Unlike domestic law, or even the US Constitution, international legal commitments by their nature have little room for continual adjustment in response to democratic pressure, let alone in the UK, that he is in the habit, if at all, of covering such things.
This democratic deficit is more evident in the case of the European Convention on Human Rights. Following the creation of the Court (which was not part of the original scheme), membership means adhering not only to the rights enumerated in the original treaty, but also to its increasingly detailed interpretation as revealed/created through court decisions.
Two people may support the text of the Convention but have different and equally legitimate views on the detailed meaning and scope of their rights in individual cases.
But unlike national law, which is also defined and refined by judges, under the current system, neither have any democratic or political recourse should Convention law evolve in a way they don’t like. It has rather the character, in its operation if not in its theory, of the Holy Scriptures. It is a law dictated by an institution that is above, or at least beyond, democratic politics.
And the more extensive the role of international law in internal affairs, the more obstacles it imposes on democratic politics and political action, the more problematic it is.
This debate does not, or should not, begin and end with the ECHR. There are many other examples. For example, the Aarhus Convention caps the legal costs of people who challenge housing and infrastructure projects, even if they lose, encouraging misleading judgments and adding even more costs and delays to our planning system. See the abysmal and opaque process through which public health policy is established, internationally, within the framework of the Framework Convention for Tobacco Control.
(Hopefully the reader can separate his judgment on the democratic quality of both examples from his opinion on the ills of cigarettes or houses; “the right end by any means” is not the kind of constitution most people say they want. ).
For some, international law seems to serve a lot the same extrapolitical role served by (right) Supreme Court rulings in the United States. If what you want to do can’t be done within the scope of our existing commitments, too bad.
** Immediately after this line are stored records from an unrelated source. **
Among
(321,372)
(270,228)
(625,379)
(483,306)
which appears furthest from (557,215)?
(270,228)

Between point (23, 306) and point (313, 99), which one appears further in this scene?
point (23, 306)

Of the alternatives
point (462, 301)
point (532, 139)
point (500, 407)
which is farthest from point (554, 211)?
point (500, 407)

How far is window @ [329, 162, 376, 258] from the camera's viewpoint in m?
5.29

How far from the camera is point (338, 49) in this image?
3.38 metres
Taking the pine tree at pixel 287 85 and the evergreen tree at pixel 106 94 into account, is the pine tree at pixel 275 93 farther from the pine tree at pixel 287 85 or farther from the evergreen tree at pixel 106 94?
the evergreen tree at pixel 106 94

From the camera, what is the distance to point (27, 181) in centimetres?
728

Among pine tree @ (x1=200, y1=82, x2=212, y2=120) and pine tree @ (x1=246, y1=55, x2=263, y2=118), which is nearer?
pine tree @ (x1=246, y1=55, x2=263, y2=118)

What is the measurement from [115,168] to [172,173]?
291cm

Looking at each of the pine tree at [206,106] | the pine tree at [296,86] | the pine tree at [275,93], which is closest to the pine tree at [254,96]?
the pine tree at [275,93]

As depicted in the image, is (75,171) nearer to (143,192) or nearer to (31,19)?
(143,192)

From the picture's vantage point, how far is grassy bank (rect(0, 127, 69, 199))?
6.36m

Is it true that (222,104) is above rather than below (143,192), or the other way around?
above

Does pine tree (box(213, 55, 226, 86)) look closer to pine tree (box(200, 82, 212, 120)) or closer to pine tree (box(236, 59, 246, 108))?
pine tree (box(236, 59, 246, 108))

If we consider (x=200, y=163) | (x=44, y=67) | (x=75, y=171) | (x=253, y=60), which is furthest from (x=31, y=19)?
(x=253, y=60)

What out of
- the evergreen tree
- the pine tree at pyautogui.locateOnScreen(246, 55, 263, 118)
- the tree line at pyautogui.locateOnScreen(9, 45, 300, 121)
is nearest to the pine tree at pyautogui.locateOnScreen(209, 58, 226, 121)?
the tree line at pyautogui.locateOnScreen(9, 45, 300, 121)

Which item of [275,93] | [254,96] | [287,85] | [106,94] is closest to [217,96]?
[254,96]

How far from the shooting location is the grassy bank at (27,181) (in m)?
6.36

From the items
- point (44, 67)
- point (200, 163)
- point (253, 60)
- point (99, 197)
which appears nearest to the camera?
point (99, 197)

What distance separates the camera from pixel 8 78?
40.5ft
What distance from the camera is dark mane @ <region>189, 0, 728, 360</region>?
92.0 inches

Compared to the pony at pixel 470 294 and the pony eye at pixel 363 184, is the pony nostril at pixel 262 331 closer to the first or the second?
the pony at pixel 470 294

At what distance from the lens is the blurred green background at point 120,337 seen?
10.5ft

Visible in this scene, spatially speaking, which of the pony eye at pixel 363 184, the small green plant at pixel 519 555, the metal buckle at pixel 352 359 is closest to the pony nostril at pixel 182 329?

But why should it be like this? Treaties suffer from the same problem as the US Constitution in that they cannot, or at least do not evolve organically with changing conditions. Why should one assume that the Refugee Convention, ratified in 1951, will be in place by 2031, when, according to The Hague, there could be “140 million people on the move”?
More importantly, why should a previous government’s commitment to the international community trump (in practice if not legal theory) over a later government’s commitment to the British people? One need not wish to withdraw from all or any of our international obligations to concede that they should be subject to the nation’s permanent democratic consent.
Such a change would require an evolution in our attitude towards international law and the way international law is drafted. But such things have happened before. In the UK we now require Parliament to ratify treaties. Before that, there was a global move away from secret treaties in the aftermath of World War I.
It would upset many who like the rules that entrench the current arrangements, as well as perhaps the privileged role it gives to lawyers and those with the money to file lawsuits in the government process.
But the elite consensus on the European Union did not, in the end, prevent Brexit, nor Roe vs. Wade settle the abortion debate in the United States by decree. Our constitution reflects the fact that it is generally wiser to try to work with the flow of popular sentiment than to stifle it.